Am feministischen Kampftag am 8. März führten unsere Reporterinnen Carlotta Grünjes und Tess Kadiri ein Gespräch mit EU-Vizepräsidentin Dr. Katarina Barley über traditionelle Rollenverteilung und Frauen in der Corona-Pandemie.
Frauen sind von der Corona-Pandemie weltweit stärker betroffen als Männer. Männer erleben zwar häufiger einen schwereren Krankheitsverlauf als Frauen, Frauen sind jedoch psychisch und finanziell stärker betroffen. Das zeigen mehrere sowohl internationale als auch deutschlandweit durchgeführte Studien von Soziolog*innen. In Deutschland ist besonders stark zu beobachten, dass traditionelle und eigentlich überwunden geglaubte Rollenverteilungen wieder zum Vorschein kommen. Laut einer Studie des Deutschen Instituts für Wirtschaftsforschung hat sich der Anteil der Familien, in denen sich hauptsächlich oder ausschließlich die Frauen um die Kinderbetreuung kümmern seit letztem Jahr innerhalb der Corona-Pandemie verdoppelt. Die Studie zeigt auch, dass Frauen im Homeoffice mehr Zeit mit Sorge- und Betreuungsarbeit verbringen als ohne Home-Office, bei Männern ist das dagegen nicht so.
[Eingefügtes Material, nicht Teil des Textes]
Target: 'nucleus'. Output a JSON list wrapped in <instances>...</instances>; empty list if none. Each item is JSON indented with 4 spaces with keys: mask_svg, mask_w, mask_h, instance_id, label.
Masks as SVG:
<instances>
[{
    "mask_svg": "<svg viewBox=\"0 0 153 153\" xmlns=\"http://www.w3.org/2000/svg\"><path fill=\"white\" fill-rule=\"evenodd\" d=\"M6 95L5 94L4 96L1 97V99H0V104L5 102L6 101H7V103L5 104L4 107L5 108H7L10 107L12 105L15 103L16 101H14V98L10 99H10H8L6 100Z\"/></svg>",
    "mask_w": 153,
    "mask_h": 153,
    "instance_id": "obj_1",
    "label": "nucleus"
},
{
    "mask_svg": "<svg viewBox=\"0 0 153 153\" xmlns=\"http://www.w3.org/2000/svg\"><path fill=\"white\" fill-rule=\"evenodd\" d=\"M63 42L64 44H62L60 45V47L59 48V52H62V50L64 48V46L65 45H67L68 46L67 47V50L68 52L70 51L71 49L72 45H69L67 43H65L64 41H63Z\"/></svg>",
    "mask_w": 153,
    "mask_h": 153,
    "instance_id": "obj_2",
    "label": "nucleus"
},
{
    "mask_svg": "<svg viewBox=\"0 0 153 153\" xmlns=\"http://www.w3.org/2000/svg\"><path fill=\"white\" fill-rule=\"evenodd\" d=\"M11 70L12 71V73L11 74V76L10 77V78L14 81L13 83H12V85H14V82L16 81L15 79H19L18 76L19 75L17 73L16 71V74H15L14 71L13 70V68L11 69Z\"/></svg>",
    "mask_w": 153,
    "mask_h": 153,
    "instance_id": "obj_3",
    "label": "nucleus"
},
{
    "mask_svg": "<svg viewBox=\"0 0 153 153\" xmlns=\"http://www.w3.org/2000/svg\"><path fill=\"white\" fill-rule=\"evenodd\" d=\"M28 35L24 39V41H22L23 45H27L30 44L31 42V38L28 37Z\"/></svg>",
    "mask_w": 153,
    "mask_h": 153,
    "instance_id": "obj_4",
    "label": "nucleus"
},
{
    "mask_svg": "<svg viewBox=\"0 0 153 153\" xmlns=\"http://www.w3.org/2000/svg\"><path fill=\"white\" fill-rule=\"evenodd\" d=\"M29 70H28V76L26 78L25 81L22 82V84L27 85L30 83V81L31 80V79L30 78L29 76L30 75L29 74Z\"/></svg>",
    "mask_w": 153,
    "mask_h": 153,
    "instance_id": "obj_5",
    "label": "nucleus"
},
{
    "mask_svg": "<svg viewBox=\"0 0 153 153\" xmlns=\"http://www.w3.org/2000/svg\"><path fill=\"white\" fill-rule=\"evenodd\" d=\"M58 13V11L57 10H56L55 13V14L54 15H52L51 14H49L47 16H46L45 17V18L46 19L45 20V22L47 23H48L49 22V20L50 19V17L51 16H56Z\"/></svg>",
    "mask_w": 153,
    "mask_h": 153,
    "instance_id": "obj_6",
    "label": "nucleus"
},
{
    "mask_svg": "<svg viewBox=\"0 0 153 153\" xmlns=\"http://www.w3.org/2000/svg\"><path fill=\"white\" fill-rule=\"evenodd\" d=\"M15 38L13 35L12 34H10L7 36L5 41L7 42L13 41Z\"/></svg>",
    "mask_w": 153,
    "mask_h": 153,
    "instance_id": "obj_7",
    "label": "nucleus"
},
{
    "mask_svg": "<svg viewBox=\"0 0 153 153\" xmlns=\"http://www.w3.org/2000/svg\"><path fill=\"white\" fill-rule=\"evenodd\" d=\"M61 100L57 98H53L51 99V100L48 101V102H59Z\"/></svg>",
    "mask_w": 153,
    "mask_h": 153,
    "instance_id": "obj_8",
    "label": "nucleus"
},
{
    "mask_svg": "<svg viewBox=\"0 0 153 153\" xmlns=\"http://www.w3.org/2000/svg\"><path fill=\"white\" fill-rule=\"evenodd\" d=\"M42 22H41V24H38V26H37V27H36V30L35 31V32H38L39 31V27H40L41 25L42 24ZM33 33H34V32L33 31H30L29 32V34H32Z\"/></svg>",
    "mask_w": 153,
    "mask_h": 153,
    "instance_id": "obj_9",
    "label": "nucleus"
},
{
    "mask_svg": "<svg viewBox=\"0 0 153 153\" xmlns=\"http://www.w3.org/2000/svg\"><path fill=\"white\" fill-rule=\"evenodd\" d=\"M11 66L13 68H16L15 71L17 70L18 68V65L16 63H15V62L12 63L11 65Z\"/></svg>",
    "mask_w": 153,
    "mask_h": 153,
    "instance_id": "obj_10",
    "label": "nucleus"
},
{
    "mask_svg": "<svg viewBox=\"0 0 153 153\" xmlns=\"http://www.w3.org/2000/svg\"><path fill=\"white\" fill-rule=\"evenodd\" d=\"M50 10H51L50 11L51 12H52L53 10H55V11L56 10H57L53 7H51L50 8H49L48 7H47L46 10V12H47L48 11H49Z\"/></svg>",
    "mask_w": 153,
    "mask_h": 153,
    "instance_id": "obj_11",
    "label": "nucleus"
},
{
Wie wirken sich diese Ungleichheiten langfristig auf dem Arbeitsmarkt aus?
Die Soziologin Prof. Lena Hipp sagt im Interview mit der Süddeutschen Zeitung, dass die Last von Home-Schooling und Home-Office eine fast unmögliche Doppelbelastung sei. Diese würde in Deutschland in übergroßem Ausmaß von nur einer Bevölkerungsgruppe getragen, nämlich von den Frauen. Sie mache sich vor allem Sorgen um langfristige Folgen von dieser Ungleichverteilung: Wann können Mütter wieder so in ihrem Beruf arbeiten, wie sie das gerne möchten? Steigen sie später wieder ein als ihre männlichen Partner? Werden Beförderungsentscheidungen zugunsten derer getroffen, die früher wieder vor Ort sein können oder auch jetzt im Moment höhere Leistungen erbringen? Wie sollen Frauen vergleichbar gute Leistung in ihrem Job erbringen, wenn sie unter ganz anderen Bedingungen arbeiten als Männer?
Und was sagt die Politik?
Mit all diesen Fragen im Gepäck haben wir EU-Vizepräsidentin und SPD-Politikerin Dr. Katarina Barley zum Interview getroffen. Sie erzählt, wie erschreckend sie die Entwicklung für Frauen beobachtet und betont auch, dass nicht nur während der Pandemie versäumt wurde, Frauen auf dem Arbeitsmarkt zu unterstützen, sondern dass diese Versäumnisse weit vorher liegen. Sowohl Deutschland- als auch EU-weit sei es dringend notwendig, mehr Gesetze und Initiativen besonders auf dem Arbeitsmarkt voranzutreiben, um Frauen zu fördern und die Gleichberechtigung zu erreichen. Als „frustrierend“ bezeichnet sie es, dass die seit 16 Jahren in Deutschland regierende CDU in ihren Augen keinen Handlungsbedarf in dem Gebiet sehe und Gesetzesentwürfe blockiere.